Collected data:
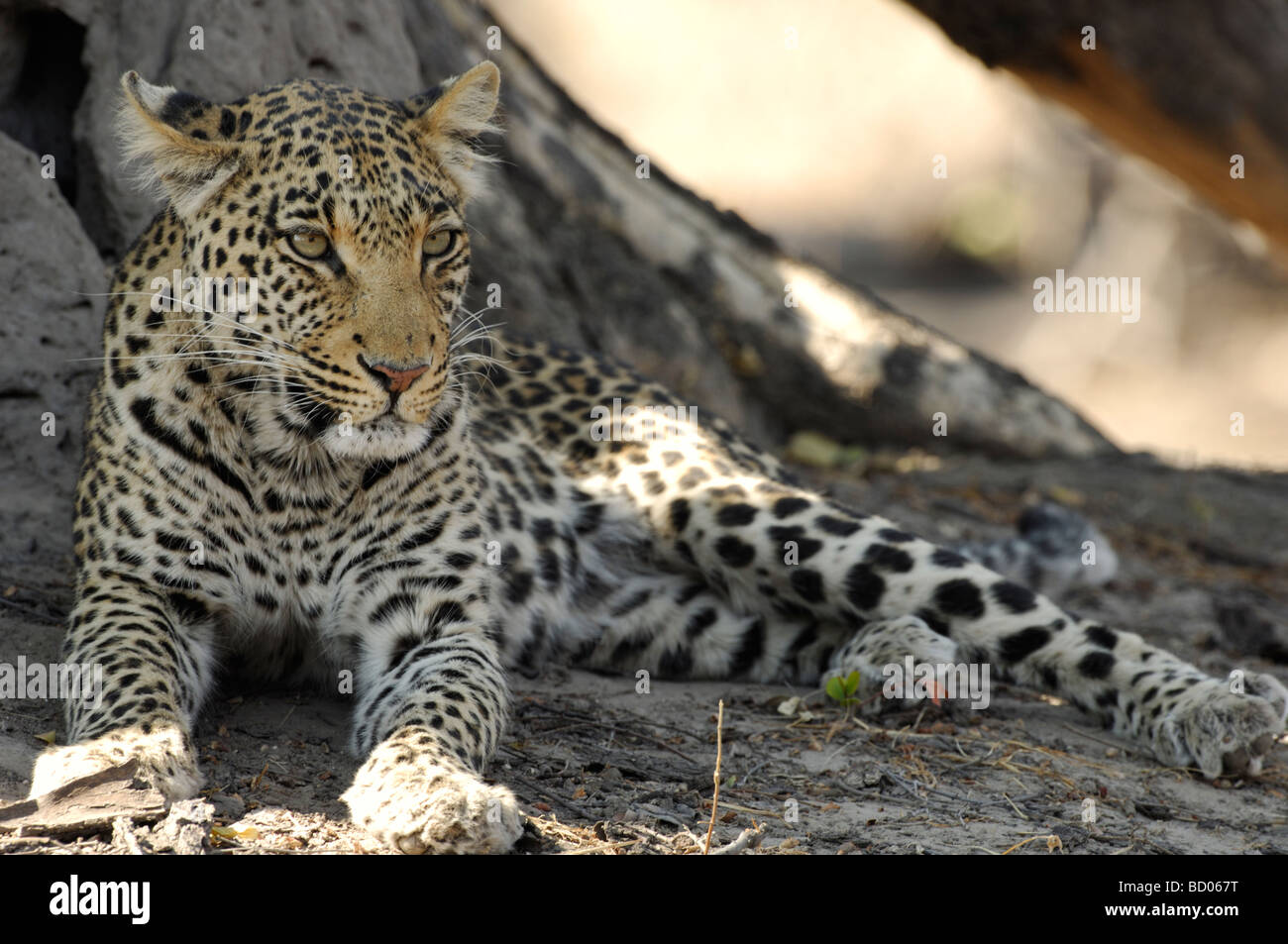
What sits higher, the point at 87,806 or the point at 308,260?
the point at 308,260

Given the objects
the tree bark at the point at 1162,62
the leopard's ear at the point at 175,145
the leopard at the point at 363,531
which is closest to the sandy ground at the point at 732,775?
the leopard at the point at 363,531

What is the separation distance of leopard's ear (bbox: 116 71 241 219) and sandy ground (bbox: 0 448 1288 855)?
1.70 metres

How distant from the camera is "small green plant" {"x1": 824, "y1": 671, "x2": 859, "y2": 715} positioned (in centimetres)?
538

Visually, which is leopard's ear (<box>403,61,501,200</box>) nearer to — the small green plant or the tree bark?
the small green plant

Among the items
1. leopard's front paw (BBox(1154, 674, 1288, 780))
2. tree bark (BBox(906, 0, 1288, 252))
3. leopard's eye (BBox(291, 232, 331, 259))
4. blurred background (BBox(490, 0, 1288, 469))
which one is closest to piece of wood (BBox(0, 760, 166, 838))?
leopard's eye (BBox(291, 232, 331, 259))

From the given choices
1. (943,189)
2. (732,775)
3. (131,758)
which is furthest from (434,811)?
(943,189)

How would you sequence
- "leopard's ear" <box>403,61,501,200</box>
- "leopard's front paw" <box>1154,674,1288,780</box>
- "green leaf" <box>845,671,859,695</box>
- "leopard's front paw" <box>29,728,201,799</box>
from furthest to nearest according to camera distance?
"green leaf" <box>845,671,859,695</box> → "leopard's front paw" <box>1154,674,1288,780</box> → "leopard's ear" <box>403,61,501,200</box> → "leopard's front paw" <box>29,728,201,799</box>

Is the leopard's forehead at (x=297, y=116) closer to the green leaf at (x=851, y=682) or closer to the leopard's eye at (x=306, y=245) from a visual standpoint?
the leopard's eye at (x=306, y=245)

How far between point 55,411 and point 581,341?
3710mm

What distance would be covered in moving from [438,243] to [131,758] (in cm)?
192

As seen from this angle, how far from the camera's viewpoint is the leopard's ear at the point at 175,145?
435 cm

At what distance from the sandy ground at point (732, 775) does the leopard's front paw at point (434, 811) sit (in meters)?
0.08

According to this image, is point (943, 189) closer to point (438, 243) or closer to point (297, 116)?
point (438, 243)

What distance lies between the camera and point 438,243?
15.1ft
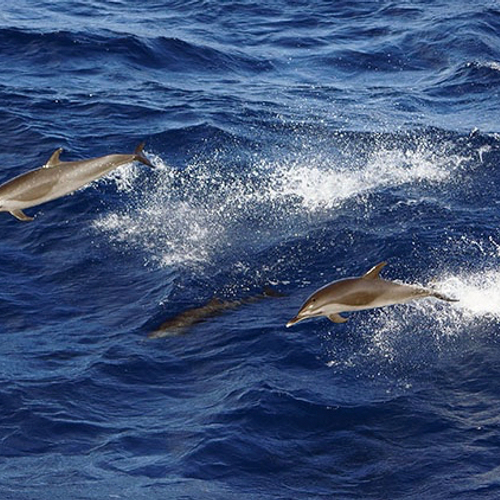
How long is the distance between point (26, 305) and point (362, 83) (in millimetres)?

What is being asked
Please update the listing above by replacing every "sandy ground" with "sandy soil" and leaving all else unchanged. Reproduce the full listing without the pictures.

Answer for this exercise
What sits higher, the point at 87,806 or the point at 308,260?
the point at 308,260

Given the objects
the tree bark at the point at 1162,62
the leopard's ear at the point at 175,145
the leopard at the point at 363,531
which is closest to the sandy soil at the point at 732,775?
the leopard at the point at 363,531

What is the separation distance of leopard's ear (bbox: 116 71 241 219) and sandy soil (bbox: 0 448 1288 855)?
1.70 metres

How distant from the camera is "small green plant" {"x1": 824, "y1": 671, "x2": 859, "y2": 715} positioned (in centimetres)?
538

Visually, which is leopard's ear (<box>403,61,501,200</box>) nearer to — the small green plant or the tree bark?
the small green plant

Among the items
1. leopard's front paw (BBox(1154, 674, 1288, 780))
2. tree bark (BBox(906, 0, 1288, 252))
3. leopard's eye (BBox(291, 232, 331, 259))
4. blurred background (BBox(490, 0, 1288, 469))
which one is closest to piece of wood (BBox(0, 760, 166, 838))?
leopard's eye (BBox(291, 232, 331, 259))

From the given choices
1. (943,189)
2. (732,775)
3. (131,758)
which is furthest from (434,811)?
(943,189)

How would you sequence
- "leopard's ear" <box>403,61,501,200</box>
- "leopard's front paw" <box>1154,674,1288,780</box>
- "green leaf" <box>845,671,859,695</box>
- "leopard's front paw" <box>29,728,201,799</box>
from furthest to nearest according to camera distance?
"green leaf" <box>845,671,859,695</box> → "leopard's front paw" <box>1154,674,1288,780</box> → "leopard's ear" <box>403,61,501,200</box> → "leopard's front paw" <box>29,728,201,799</box>

Is the leopard's forehead at (x=297, y=116) closer to the green leaf at (x=851, y=682) or closer to the leopard's eye at (x=306, y=245) from a visual standpoint?
the leopard's eye at (x=306, y=245)

How far between point 55,411 and point 581,341?
3710mm

What distance would be covered in moving from [438,243] to [131,758] (in cm)?
192

As seen from this angle, how far from the camera's viewpoint is the leopard's ear at the point at 175,145?
435 cm

At what distance from the sandy soil at point (732, 775) does the leopard's front paw at point (434, 811) sit (in meters)?
0.08

According to this image, is point (943, 189) closer to point (438, 243) or closer to point (297, 116)?
point (438, 243)

What distance lies between the camera and point 438,243?
15.1ft
How long is the distance between point (26, 305) and point (362, 83) (in millimetres)?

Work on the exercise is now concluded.